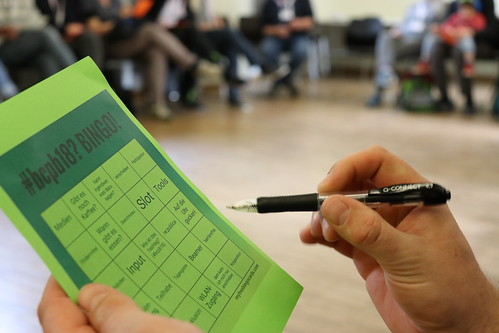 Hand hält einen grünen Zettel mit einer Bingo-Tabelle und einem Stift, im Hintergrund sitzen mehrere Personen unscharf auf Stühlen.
---
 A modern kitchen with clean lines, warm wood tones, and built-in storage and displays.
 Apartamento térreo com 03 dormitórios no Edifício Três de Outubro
* * *
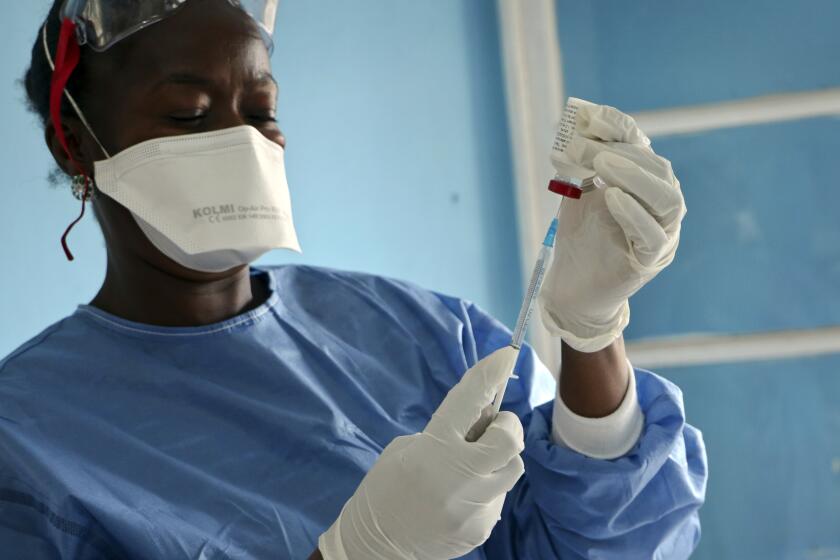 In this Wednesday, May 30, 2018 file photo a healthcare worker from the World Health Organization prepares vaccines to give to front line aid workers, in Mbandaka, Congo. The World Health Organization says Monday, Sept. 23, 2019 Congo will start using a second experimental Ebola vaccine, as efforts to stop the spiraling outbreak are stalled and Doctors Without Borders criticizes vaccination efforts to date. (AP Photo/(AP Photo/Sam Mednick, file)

What the task asks:
Within the material above, transcribe exactly the lines that run from the line holding "A modern kitchen" through the line holding "Apartamento térreo com".

Response:
 A modern kitchen with clean lines, warm wood tones, and built-in storage and displays.
 Apartamento térreo com 03 dormitórios no Edifício Três de Outubro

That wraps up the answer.